Remember precedence: dbt_project.yml defines project-wide defaults, YAML files under model paths declare schema/tests/metadata, and inline config() in a .sql file overrides settings for a specific model. Use YAML for discoverability, documentation, tests, and ownership metadata; reserve inline SQL config for one-off performance tuning or implementation-coupled materializations. That separation keeps contractual intent versioned and reviewable, while allowing engineers to experiment with runtime knobs locally without polluting the canonical metadata. When in doubt, ask whether a change affects the contract (put it in YAML) or only the implementation (keep it in SQL).

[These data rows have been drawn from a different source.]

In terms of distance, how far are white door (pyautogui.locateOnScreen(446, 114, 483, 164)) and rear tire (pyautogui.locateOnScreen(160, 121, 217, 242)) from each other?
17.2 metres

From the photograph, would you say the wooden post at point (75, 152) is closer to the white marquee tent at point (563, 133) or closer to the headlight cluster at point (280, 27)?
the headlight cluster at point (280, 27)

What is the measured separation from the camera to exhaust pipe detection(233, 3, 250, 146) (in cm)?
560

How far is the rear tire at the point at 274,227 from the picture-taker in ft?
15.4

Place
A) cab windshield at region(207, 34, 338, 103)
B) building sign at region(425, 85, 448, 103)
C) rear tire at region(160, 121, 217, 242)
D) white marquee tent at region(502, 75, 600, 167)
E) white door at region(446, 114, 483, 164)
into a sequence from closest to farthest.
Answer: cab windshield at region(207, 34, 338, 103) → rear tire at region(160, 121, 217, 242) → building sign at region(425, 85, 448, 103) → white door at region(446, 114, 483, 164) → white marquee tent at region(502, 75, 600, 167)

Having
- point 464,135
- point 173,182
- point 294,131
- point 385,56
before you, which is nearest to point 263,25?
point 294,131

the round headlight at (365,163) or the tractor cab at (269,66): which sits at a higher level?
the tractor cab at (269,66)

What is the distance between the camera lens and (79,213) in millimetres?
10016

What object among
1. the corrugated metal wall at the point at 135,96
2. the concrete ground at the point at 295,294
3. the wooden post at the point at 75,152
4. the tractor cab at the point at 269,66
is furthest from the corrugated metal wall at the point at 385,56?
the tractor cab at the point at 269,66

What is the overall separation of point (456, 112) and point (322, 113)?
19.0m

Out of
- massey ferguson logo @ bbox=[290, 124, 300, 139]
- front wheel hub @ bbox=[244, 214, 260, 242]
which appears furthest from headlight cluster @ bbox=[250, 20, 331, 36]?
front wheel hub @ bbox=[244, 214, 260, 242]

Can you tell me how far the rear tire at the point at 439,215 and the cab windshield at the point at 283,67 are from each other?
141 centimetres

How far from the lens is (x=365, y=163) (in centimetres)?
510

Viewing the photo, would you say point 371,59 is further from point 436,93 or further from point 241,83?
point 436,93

Operationalize placement choices with automation: lint YAML for missing descriptions and required tests in pre-commit hooks, fail CI on missing meta.owner for public models, and use path selectors in your pipeline to run focused test suites during PR validation. We recommend enforcing a small set of repo conventions (file names, required fields, domain folders) and surfacing violations early so dbt YAML becomes an executable contract rather than an afterthought. Taking these placement and best-practice patterns together makes reviews faster, incidents clearer, and the manifest genuinely useful for downstream tooling; in the next section we’ll apply these conventions to exposure and lineage definitions so consumers can rely on published datasets.